__YOUR GOAL__. Scan the entries that follow for the word "Galidia", then report every line in which it appears.

Saved data entries:
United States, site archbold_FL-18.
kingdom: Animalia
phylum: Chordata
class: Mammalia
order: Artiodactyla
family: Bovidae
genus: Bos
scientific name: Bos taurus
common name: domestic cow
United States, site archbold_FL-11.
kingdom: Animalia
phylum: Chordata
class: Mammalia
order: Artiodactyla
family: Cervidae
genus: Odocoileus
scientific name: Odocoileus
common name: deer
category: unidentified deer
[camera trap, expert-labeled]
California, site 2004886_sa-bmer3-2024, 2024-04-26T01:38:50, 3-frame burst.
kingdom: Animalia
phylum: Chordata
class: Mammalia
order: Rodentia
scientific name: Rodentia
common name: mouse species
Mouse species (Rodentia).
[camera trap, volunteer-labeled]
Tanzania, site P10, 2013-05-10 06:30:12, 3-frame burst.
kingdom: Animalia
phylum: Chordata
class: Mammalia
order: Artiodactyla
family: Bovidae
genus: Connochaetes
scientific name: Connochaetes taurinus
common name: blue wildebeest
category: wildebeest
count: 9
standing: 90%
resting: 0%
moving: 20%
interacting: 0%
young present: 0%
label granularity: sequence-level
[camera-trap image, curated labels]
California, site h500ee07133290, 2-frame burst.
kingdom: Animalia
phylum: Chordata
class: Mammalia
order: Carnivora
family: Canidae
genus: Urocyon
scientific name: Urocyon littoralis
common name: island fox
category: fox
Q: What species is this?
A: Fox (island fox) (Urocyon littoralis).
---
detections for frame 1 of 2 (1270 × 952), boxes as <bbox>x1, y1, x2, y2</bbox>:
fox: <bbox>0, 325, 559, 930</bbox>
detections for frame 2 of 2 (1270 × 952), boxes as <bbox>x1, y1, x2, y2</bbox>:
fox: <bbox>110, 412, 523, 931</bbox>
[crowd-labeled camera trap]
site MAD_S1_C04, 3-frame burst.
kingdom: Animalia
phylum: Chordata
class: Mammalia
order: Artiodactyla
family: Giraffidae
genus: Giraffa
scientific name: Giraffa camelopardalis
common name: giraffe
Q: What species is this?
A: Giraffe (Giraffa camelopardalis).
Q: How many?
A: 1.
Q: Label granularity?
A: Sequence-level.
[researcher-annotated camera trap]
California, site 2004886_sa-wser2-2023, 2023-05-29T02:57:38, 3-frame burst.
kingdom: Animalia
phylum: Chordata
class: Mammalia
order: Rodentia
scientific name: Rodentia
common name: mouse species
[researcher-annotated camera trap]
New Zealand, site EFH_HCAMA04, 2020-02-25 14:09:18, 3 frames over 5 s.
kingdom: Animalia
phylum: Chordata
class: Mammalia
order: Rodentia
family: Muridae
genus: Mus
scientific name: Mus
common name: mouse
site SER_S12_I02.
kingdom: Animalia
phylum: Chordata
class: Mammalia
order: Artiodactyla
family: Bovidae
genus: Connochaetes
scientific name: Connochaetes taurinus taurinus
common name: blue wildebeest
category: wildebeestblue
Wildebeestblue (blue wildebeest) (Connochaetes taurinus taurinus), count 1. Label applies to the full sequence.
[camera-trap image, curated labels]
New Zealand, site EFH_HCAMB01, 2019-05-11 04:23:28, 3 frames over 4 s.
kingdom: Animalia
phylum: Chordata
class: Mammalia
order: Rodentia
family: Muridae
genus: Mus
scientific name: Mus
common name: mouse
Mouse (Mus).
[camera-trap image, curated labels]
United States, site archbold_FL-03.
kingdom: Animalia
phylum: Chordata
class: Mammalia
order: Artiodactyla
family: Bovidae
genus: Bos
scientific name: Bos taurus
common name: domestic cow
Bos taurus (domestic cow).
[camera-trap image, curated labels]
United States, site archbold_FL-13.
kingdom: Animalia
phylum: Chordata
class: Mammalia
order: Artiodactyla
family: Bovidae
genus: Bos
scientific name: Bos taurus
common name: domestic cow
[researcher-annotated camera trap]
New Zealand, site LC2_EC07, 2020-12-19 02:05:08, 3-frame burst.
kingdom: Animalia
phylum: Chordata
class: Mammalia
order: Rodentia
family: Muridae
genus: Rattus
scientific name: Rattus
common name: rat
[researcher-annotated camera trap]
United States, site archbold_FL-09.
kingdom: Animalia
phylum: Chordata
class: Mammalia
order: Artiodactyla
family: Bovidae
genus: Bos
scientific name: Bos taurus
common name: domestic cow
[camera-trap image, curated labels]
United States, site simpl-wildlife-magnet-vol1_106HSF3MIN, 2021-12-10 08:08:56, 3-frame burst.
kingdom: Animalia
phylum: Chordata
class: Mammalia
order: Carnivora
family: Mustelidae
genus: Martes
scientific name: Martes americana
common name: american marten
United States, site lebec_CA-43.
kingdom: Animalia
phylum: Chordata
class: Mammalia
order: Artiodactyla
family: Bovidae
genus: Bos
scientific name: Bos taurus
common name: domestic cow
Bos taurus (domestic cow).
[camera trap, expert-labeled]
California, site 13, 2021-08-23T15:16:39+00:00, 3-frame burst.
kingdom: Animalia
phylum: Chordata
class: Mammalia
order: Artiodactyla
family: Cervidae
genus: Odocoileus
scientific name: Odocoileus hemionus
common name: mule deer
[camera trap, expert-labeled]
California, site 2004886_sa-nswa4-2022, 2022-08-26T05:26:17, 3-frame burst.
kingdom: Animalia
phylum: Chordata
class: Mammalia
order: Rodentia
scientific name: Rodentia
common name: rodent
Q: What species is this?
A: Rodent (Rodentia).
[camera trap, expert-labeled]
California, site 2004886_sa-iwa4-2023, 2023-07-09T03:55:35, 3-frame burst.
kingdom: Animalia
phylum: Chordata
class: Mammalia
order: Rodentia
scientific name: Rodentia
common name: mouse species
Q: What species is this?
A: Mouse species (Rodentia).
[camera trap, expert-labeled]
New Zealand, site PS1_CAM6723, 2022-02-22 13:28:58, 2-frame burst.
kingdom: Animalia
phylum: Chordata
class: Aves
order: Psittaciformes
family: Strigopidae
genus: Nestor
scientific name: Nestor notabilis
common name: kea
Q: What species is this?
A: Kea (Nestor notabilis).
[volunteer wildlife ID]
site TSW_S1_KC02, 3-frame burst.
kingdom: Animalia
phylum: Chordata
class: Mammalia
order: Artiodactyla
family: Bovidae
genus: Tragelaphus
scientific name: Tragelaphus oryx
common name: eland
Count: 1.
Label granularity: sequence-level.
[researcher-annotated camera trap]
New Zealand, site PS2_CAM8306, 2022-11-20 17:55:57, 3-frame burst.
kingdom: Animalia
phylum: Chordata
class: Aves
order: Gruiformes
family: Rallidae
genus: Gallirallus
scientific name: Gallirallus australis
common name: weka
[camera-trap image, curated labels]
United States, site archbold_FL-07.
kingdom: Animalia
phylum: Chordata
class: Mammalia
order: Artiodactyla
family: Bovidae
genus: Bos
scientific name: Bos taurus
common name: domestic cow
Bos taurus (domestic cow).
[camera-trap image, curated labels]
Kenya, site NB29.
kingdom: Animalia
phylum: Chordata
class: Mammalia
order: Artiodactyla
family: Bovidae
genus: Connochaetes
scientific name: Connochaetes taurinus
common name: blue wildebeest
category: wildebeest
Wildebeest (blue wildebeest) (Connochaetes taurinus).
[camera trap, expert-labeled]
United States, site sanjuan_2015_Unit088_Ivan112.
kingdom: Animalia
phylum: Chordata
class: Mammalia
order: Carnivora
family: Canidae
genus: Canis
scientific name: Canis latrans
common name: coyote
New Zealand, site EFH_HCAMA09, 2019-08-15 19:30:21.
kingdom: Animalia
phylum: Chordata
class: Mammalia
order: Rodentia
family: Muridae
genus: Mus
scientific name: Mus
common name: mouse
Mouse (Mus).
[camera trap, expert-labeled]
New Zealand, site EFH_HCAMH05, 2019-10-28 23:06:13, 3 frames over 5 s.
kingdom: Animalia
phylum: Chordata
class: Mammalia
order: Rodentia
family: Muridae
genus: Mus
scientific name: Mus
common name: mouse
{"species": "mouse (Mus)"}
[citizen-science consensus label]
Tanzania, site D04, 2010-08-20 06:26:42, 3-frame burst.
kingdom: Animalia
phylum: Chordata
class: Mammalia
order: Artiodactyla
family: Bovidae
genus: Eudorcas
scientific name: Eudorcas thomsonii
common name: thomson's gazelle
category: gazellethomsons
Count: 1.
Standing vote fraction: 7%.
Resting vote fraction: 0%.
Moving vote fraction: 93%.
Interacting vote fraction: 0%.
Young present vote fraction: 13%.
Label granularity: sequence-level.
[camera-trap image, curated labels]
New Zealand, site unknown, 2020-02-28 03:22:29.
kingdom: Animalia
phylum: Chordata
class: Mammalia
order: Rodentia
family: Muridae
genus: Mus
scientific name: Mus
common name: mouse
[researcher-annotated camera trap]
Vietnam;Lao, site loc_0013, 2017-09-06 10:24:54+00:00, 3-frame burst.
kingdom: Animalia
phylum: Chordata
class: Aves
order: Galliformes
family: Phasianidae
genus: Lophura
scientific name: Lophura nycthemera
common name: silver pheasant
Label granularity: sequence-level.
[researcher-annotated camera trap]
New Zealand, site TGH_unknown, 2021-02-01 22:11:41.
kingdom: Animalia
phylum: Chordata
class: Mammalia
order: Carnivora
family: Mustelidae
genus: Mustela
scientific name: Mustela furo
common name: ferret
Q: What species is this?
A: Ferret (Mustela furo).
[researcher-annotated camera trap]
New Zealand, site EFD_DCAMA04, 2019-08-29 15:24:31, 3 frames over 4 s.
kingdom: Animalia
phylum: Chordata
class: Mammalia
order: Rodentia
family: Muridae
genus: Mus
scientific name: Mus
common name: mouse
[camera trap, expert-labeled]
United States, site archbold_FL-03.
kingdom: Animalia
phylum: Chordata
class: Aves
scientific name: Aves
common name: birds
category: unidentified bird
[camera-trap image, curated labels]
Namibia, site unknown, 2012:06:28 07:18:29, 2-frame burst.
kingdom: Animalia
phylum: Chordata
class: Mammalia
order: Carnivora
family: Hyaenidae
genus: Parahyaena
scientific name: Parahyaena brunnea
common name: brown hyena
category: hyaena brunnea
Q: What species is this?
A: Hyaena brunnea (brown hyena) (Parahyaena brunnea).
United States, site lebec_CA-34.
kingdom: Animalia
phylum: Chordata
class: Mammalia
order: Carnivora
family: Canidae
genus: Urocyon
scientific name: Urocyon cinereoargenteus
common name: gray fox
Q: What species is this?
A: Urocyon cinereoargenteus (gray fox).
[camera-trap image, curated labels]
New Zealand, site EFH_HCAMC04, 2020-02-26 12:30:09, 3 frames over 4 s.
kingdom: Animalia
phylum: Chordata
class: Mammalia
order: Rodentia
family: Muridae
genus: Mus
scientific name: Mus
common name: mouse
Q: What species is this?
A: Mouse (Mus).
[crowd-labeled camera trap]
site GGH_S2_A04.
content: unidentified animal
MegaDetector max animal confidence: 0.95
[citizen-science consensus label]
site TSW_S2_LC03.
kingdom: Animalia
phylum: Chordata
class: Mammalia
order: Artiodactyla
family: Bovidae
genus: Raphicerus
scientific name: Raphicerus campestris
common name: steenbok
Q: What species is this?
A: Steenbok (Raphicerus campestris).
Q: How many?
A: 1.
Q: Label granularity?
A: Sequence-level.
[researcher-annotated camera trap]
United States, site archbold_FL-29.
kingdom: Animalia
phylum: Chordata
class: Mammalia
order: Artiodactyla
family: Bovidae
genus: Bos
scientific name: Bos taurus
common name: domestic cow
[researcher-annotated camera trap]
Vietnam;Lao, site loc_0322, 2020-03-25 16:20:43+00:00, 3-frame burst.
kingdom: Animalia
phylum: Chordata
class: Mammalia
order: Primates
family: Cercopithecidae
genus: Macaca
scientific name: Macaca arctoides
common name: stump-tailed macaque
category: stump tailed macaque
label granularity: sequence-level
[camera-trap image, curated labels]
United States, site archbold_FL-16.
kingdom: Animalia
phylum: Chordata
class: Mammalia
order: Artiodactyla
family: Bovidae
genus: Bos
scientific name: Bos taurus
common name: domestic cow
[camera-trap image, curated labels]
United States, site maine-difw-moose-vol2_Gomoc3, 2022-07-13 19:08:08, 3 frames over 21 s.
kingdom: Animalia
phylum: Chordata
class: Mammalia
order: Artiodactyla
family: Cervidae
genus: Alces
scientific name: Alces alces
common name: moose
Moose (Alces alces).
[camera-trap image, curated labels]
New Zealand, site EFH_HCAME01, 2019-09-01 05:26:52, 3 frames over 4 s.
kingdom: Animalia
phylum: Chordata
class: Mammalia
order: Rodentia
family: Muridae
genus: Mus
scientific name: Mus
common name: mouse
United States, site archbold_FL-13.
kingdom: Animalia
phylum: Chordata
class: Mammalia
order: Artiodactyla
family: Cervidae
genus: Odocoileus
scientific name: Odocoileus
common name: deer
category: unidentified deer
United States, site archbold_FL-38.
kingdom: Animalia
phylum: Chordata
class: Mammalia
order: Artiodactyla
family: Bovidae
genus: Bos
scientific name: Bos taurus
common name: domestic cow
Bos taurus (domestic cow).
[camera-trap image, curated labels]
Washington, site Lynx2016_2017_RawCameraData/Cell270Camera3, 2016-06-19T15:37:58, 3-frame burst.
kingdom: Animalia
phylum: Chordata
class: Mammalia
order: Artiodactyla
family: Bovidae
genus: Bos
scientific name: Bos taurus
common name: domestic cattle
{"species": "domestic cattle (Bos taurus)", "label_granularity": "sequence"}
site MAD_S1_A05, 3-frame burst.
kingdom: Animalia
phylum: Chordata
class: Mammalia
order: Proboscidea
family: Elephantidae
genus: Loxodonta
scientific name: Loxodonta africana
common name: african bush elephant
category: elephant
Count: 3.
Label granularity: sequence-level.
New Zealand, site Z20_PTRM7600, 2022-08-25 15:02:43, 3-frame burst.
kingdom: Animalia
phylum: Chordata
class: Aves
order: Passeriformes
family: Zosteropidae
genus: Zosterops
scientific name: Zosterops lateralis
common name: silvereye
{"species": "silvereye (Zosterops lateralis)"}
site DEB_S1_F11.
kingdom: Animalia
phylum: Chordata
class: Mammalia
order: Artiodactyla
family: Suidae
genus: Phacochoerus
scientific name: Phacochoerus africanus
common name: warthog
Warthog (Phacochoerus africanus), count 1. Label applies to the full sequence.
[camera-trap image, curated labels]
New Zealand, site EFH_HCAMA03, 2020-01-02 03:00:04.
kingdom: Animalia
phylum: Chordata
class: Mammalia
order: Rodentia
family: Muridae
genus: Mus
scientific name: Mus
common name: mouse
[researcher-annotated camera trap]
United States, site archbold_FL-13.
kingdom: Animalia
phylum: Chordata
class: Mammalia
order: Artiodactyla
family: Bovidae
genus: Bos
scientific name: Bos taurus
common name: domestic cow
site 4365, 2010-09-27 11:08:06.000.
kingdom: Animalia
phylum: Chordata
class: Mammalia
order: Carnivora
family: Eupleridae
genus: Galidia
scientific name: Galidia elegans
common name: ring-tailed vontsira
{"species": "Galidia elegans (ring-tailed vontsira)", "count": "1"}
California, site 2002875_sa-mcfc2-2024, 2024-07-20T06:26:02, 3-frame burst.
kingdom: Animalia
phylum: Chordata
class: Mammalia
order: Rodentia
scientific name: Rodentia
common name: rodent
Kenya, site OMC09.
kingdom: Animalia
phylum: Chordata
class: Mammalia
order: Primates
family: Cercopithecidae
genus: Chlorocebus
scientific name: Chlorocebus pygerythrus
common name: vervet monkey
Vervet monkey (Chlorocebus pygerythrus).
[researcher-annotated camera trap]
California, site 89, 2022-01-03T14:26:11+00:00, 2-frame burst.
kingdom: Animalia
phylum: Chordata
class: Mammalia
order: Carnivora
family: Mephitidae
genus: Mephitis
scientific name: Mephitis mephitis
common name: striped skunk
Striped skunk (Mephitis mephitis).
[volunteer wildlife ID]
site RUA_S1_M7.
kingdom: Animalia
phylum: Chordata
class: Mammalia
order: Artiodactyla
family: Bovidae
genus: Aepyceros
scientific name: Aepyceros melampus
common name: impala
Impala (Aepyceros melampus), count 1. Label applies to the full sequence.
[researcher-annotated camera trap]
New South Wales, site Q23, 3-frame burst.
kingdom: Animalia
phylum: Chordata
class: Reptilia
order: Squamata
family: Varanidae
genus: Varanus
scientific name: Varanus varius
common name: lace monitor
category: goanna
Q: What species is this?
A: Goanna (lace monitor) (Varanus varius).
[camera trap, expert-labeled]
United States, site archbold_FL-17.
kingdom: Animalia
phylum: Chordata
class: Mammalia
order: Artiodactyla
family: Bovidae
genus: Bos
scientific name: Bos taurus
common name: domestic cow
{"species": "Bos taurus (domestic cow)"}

__TASK OUTPUT__.
genus: Galidia
scientific name: Galidia elegans
{"species": "Galidia elegans (ring-tailed vontsira)", "count": "1"}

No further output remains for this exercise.